É impossível começar a escrever este texto sem o localizar no tempo e espaço. Aliás, como aprendemos, sistematicamente, a fazer nas criações artísticas que envolvem os mais distintos territórios e protagonistas. Hoje, dia 27 Abril de 2020, escrevo desde o Porto. Passaram dois dias depois da celebração do 25 de Abril em Portugal. O dia da Liberdade, como ficou inscrito, assinala 46 anos de uma revolução, não violenta, feita por militares que se colocaram do lado do povo e o apoiaram na libertação de uma longa e opressiva ditadura. Essa revolução, feita com cravos nas pontas das espingardas, acabaria também com o absurdo e desumano domínio das colónias africanas. 

Curiosamente, festejamos este ano essa Liberdade (há palavras que não consigo escrever sem a inicial maiúscula) confinados em casa, à varanda cantando a música que fez despoletar a revolução¹ e que numa das suas passagens diz “o povo é quem mais ordena dentro de ti, ó cidade”. Esta poderia ser uma frase-ação repetida à exaustão em processos criativos coletivos que se pretendem assentes em lógicas relacionais comunitárias.

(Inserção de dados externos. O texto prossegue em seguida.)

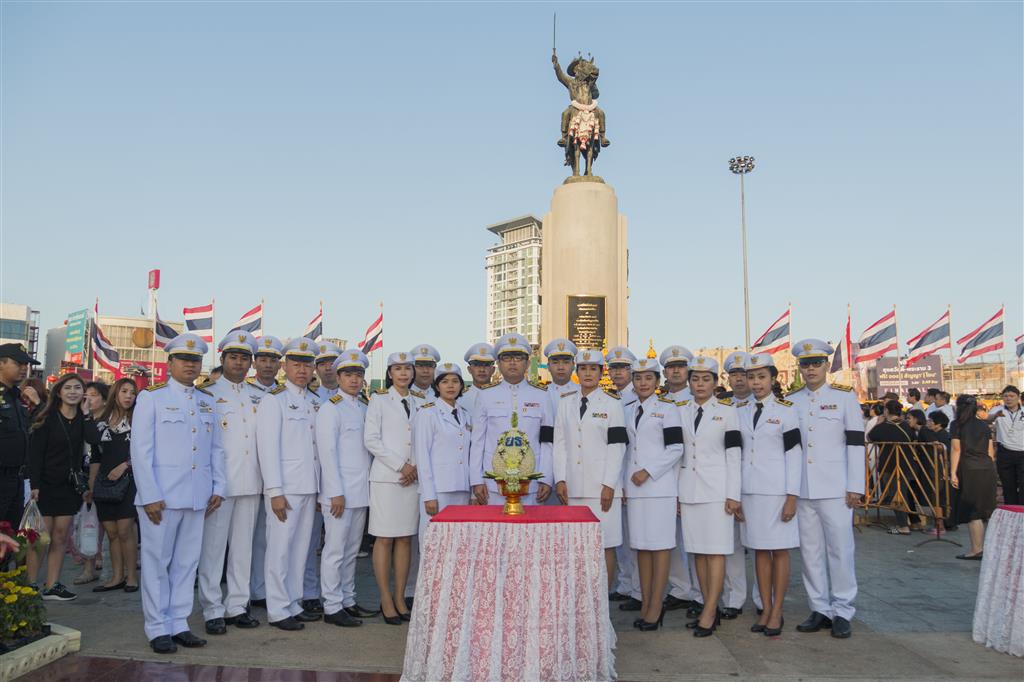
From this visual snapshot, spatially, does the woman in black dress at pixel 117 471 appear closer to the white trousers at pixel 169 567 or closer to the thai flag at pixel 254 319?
the white trousers at pixel 169 567

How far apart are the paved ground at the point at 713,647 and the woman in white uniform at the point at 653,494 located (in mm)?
360

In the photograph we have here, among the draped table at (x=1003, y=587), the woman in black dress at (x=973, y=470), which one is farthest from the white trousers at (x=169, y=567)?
the woman in black dress at (x=973, y=470)

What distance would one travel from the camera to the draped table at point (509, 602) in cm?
379

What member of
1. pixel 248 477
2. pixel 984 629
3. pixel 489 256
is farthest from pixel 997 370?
pixel 489 256

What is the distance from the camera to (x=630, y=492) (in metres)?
5.56

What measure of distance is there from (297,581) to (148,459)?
1.57 metres

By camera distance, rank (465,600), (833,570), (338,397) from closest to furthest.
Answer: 1. (465,600)
2. (833,570)
3. (338,397)

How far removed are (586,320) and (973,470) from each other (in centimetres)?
910

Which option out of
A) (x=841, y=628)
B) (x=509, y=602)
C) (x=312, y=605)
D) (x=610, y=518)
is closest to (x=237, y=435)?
(x=312, y=605)

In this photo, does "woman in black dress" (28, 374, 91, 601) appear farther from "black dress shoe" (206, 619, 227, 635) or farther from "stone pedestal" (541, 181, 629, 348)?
"stone pedestal" (541, 181, 629, 348)

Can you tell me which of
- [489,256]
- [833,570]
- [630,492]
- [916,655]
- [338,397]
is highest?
[489,256]

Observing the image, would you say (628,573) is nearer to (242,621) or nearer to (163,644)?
(242,621)

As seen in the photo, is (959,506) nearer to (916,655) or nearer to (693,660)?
(916,655)

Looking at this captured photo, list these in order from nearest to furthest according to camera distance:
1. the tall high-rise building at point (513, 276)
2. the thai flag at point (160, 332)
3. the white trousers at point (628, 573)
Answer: the white trousers at point (628, 573), the thai flag at point (160, 332), the tall high-rise building at point (513, 276)
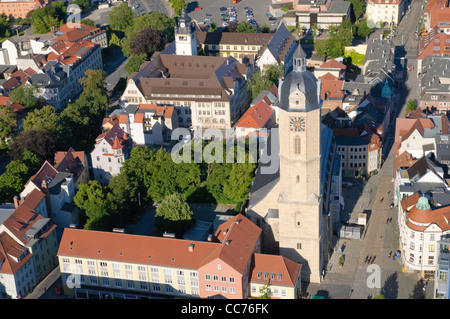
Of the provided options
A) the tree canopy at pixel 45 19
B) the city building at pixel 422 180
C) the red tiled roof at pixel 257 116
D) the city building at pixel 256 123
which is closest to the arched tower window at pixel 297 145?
the city building at pixel 422 180

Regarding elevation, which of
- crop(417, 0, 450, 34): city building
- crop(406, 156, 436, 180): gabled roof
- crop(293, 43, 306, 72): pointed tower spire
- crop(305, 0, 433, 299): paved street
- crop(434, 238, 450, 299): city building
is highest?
crop(293, 43, 306, 72): pointed tower spire

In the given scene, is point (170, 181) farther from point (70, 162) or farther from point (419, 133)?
point (419, 133)

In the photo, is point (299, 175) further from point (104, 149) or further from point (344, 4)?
point (344, 4)

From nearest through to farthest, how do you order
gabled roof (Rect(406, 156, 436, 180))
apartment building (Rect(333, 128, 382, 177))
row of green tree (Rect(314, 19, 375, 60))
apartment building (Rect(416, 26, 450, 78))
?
gabled roof (Rect(406, 156, 436, 180)) < apartment building (Rect(333, 128, 382, 177)) < apartment building (Rect(416, 26, 450, 78)) < row of green tree (Rect(314, 19, 375, 60))

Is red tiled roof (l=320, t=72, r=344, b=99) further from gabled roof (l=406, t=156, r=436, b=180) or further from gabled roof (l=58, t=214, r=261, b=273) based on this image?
gabled roof (l=58, t=214, r=261, b=273)

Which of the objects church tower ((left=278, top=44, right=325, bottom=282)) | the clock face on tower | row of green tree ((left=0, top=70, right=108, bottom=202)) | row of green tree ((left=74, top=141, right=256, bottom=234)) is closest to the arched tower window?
church tower ((left=278, top=44, right=325, bottom=282))

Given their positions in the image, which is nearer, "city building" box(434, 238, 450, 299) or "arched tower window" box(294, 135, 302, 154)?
"city building" box(434, 238, 450, 299)

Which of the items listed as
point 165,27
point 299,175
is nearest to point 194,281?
point 299,175

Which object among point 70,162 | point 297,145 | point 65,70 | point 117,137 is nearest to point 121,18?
point 65,70
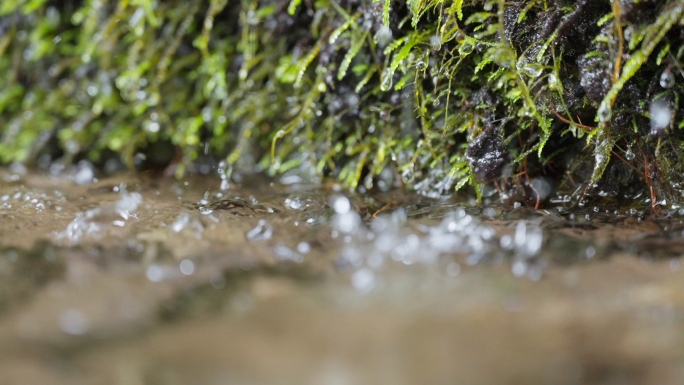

A pandemia COVID-19 é o que vivemos hoje, sem saber como será o amanhã e fazendo dos dias recriações frágeis e resistências necessárias. Aqui, como no Rio de Janeiro, com todas as diferenças das duas realidades sociais, culturais e políticas, este é um vírus que nos derruba as certezas e nos pode, ou não, (re)situar na relação connosco, com os outros, com o ambiente e, acima de tudo, com um sistema esgotado que não serve a esmagadora maioria. Vivemos uma espécie de parênteses, onde o que era já não é, mas o que vai ser é impossível de ser antecipado, o que nos obriga a centrar no agora e a uma libertação da tirania da previsibilidade. Esta é, provavelmente, a hora de viver o espaço e o tempo como eles realmente são. 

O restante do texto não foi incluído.